Wednesday, October 23, 2013

Full Metal Jacket and War-time Masculinity

Stanley Kubrick's Full Metal Jacket is an unusual Vietnam war movie. It doesn't have the raw, gut wrenching emotion of Platoon, and though it is somewhat bizarre, it doesn't have the full psychological horror trippy-ness of Apocalypse Now. It is, in typical Kubrick fashion, a film that is hard to access, hard to connect with. It is distant, austere and odd. In some ways, it doesn't seem an authentic portrayal of war. The first part of the film documents the rigors of basic training and seems far more real than the scenes that take place in Vietnam. Those are the scenes I want to examine anyway as they are all about the creation of a specific masculine identity. There is a strange doubling (a theme Kubrick loves) attendant in basic training in that "the military [tries] to create a military form of masculinity, but masculinity has already inflected the creation of the institution of the military in the first place, as well as the desire to propagate that genre of masculinity." It's difficult to tell where masculinity begins and ends in this situation. In a way, men go off to military bases to become what they already know, to become what is so familiar to them from images of military men in movies and books.

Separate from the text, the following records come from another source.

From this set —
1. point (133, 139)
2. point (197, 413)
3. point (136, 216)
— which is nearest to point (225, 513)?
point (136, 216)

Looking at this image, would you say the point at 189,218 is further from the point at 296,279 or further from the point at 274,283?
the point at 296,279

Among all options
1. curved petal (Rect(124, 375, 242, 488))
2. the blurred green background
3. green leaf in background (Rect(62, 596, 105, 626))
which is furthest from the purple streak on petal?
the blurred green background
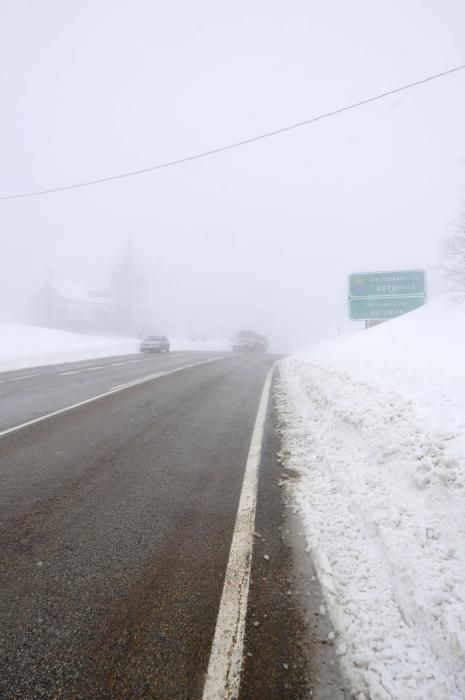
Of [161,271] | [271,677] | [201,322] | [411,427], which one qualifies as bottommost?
[271,677]

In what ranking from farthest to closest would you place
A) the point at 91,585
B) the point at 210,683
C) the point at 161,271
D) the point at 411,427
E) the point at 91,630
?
the point at 161,271 → the point at 411,427 → the point at 91,585 → the point at 91,630 → the point at 210,683

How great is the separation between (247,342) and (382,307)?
49.5 ft

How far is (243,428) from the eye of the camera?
5.57m

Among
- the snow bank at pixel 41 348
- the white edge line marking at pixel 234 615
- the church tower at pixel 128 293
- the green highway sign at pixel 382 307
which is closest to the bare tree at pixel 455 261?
Answer: the green highway sign at pixel 382 307

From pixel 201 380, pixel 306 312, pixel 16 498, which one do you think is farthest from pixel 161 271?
pixel 16 498

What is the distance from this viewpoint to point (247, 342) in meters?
29.9

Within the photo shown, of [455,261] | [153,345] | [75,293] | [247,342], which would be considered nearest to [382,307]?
[455,261]

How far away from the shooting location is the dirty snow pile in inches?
67.2

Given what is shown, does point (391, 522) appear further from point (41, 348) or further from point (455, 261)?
point (41, 348)

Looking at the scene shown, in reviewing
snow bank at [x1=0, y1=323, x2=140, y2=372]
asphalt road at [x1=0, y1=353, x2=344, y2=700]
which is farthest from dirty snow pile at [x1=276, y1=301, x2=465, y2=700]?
snow bank at [x1=0, y1=323, x2=140, y2=372]

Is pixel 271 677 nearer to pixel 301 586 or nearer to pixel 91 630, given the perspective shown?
pixel 301 586

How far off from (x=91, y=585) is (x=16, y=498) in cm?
160

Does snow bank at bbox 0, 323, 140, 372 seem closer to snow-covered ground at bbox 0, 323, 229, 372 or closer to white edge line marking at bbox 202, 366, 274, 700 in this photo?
snow-covered ground at bbox 0, 323, 229, 372

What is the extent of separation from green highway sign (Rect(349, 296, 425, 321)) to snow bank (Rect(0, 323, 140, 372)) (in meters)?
15.0
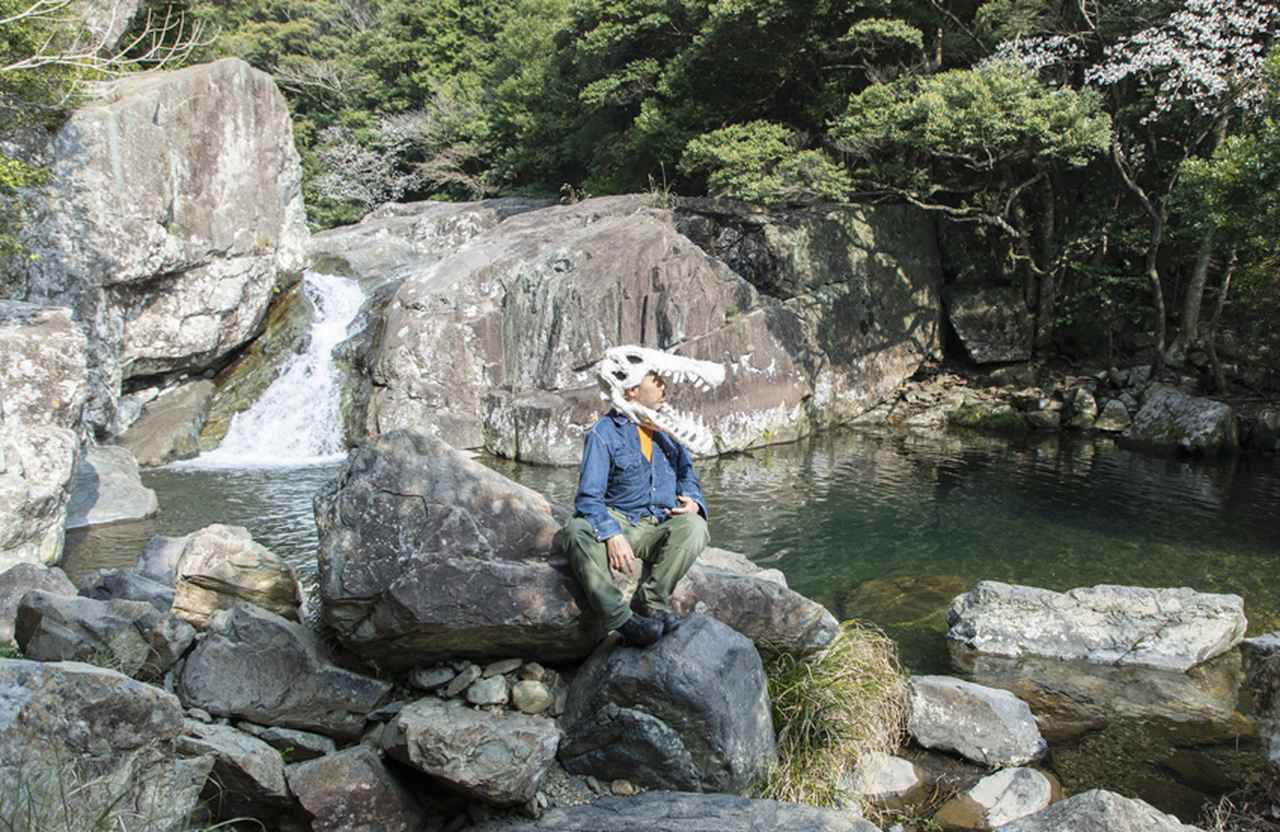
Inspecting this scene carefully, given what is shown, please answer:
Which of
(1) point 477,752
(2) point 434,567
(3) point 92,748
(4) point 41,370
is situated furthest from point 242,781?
(4) point 41,370

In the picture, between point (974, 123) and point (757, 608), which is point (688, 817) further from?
point (974, 123)

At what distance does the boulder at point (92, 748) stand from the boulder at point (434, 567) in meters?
1.38

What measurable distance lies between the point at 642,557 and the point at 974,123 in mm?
16519

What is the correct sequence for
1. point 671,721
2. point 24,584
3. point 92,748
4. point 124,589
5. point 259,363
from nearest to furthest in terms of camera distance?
point 92,748 → point 671,721 → point 124,589 → point 24,584 → point 259,363

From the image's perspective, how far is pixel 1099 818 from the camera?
4.97m

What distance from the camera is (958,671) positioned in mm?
8578

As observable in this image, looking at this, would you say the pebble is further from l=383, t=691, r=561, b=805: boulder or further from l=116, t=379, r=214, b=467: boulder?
l=116, t=379, r=214, b=467: boulder

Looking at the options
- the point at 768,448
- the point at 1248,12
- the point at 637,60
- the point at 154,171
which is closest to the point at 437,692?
the point at 768,448

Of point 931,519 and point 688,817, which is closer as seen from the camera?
point 688,817

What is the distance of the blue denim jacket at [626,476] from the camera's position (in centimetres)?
564

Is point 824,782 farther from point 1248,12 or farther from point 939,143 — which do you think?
point 1248,12

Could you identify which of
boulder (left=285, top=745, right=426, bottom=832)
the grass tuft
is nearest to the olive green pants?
the grass tuft

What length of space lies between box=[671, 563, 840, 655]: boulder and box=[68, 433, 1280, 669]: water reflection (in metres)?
2.84

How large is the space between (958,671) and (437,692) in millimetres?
5231
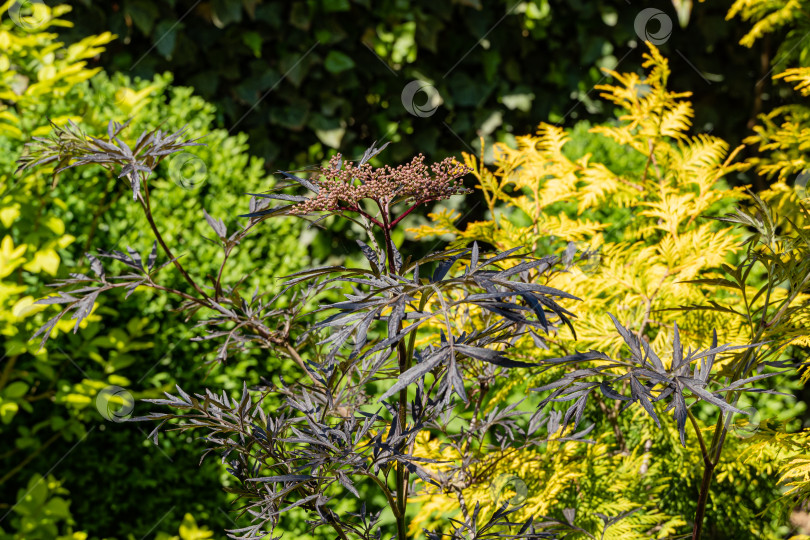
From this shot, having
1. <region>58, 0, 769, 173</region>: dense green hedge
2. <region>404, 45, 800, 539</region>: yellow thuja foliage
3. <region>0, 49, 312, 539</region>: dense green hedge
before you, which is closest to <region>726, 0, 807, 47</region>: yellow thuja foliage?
<region>58, 0, 769, 173</region>: dense green hedge

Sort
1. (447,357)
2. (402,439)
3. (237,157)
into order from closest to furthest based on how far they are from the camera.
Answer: (447,357), (402,439), (237,157)

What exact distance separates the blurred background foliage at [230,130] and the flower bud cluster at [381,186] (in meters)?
0.88

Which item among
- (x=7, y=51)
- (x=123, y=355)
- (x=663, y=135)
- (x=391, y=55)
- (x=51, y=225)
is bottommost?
(x=123, y=355)

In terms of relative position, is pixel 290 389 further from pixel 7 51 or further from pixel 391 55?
pixel 391 55

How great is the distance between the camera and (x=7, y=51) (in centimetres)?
209

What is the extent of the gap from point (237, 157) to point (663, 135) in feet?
5.40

Private Pyle is not enjoying basic training.
The opening of the film starts with the standard procedure for new recruits--getting the regulation haircut. The camera zooms in on the faces of the men, they look serious; some frown, some look angry, others are nervous. This is a rite of passage, an entry into military life. What follows is the systematic erasure of identity beginning with the nicknames that Sgt Hartman (R. Lee Ermey) gives the privates. He doesn't allow them to select a name for themselves, rather he chooses names that are somewhat degrading, yet also reflective of each individual's physical or emotional characteristics. He also beats and punches the men who don't perform as he would like. One man, nicknamed Pvt. Pyle (Vincent D'Onofrio) bears the brunt of Hartman's anger. Pyle is slightly overweight and slow to learn which causes problems for the rest of the privates once Hartman decides that they will be punished for every mistake Pyle makes.

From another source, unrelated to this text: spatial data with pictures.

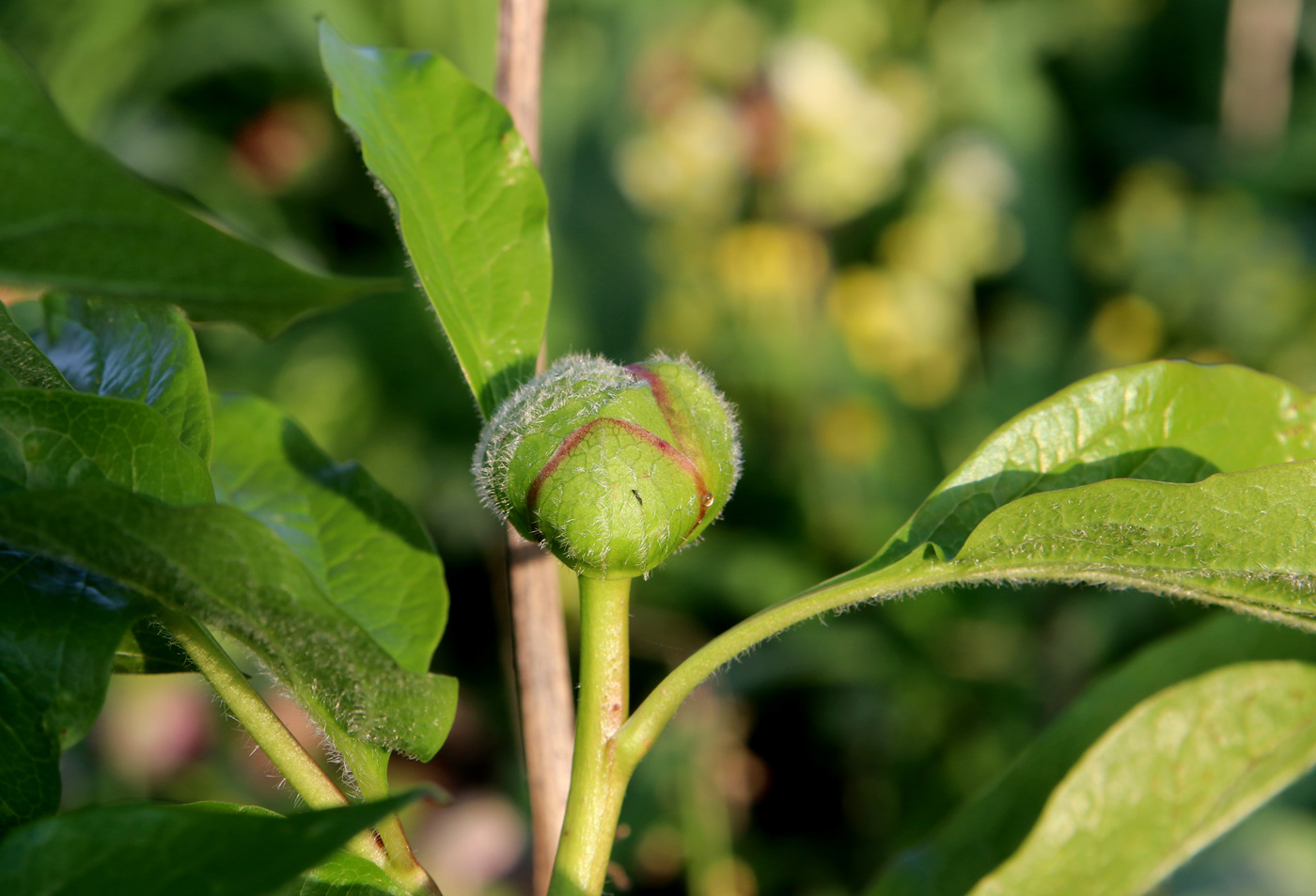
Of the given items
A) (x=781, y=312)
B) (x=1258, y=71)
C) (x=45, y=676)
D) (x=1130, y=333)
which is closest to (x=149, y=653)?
(x=45, y=676)

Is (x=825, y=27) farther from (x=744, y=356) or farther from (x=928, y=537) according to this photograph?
(x=928, y=537)

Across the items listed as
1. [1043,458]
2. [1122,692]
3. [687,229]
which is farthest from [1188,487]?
[687,229]

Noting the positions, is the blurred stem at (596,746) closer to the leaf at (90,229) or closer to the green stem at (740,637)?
the green stem at (740,637)

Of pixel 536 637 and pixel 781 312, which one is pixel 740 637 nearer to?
pixel 536 637

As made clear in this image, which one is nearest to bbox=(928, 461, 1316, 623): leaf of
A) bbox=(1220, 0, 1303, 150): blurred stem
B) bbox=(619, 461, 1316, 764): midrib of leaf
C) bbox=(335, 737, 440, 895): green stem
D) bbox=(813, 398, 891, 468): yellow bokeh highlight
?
bbox=(619, 461, 1316, 764): midrib of leaf

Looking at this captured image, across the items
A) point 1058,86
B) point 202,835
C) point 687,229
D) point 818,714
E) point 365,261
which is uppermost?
point 202,835

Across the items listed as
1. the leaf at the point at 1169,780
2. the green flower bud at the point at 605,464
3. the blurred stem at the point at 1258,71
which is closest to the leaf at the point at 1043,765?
the leaf at the point at 1169,780
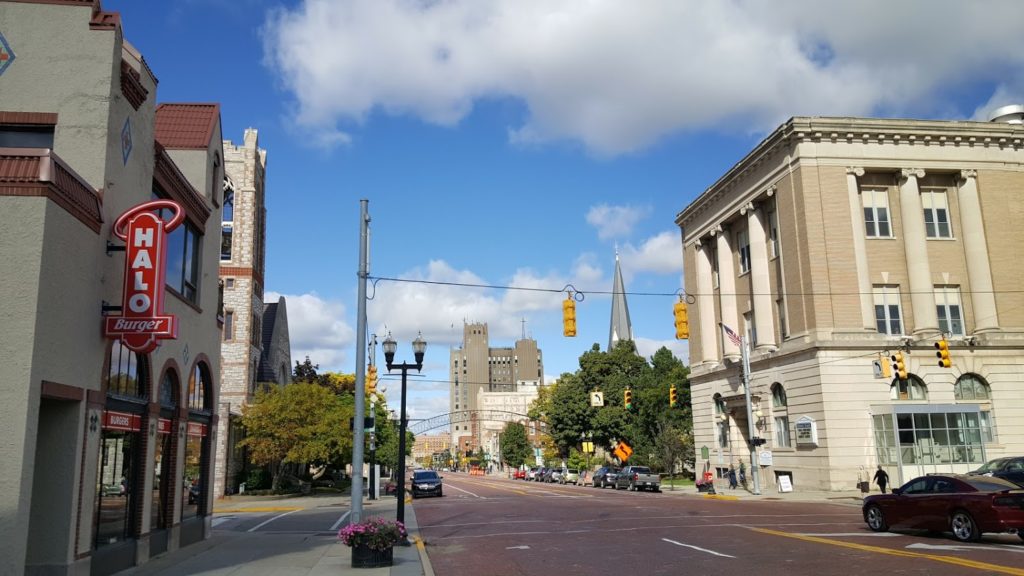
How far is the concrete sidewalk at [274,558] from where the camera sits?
14234mm

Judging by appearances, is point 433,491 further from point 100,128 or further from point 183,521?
point 100,128

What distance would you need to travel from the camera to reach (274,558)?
16266mm

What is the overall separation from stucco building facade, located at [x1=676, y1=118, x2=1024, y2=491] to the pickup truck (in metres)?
7.43

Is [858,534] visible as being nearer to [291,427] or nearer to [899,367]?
[899,367]

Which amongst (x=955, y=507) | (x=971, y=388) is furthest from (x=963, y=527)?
(x=971, y=388)

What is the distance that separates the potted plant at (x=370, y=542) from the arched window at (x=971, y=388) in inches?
1372

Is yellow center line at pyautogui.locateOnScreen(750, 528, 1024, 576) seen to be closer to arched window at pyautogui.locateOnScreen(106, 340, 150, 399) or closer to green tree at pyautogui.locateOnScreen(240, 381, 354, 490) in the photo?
arched window at pyautogui.locateOnScreen(106, 340, 150, 399)

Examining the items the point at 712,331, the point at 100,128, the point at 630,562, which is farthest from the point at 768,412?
the point at 100,128

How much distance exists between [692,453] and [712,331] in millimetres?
20173

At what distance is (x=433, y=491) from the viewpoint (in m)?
45.4

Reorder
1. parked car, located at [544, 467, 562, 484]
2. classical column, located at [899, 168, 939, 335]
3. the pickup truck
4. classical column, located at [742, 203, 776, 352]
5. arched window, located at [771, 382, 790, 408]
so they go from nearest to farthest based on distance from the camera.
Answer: classical column, located at [899, 168, 939, 335], arched window, located at [771, 382, 790, 408], classical column, located at [742, 203, 776, 352], the pickup truck, parked car, located at [544, 467, 562, 484]

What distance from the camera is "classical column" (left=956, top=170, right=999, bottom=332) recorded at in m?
40.2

Stress levels in this situation are high. Basic training is tough, there are obstacles to overcome (actual towering wooden contraptions that poor Private Pyle can't navigate). At the same time, Hartman is trying to merge man and gun through endless drill marching that features cadence calls in which the soldiers sing about their rifles while grabbing their crotches. Later, the rifle becomes a girlfriend to the men, when Hartman demands they give their rifles a girl's name and sleep with them in their bunks. All this activity is supposed to make these men into soldiers- to make them forget who they used to be.  Indeed, Pyle gets in a lot of trouble when he makes a mistake during a march. Hartman immediately accuses him of trying to be "different." To become a soldier, difference and individuality must be eliminated. There is very little freedom in the soldier's identity- especially during the time of the draft when half the men serving weren't there because they wanted to be, but rather because they were forced.

All this training does make some of the privates into good soldiers and it drives others insane. Kubrick seems to be saying something about the fragile nature of masculinity-- attempt to create it with too much force and violence and it will self-destruct.


Source:
Reeser, Todd W.,  Masculinities in Theory.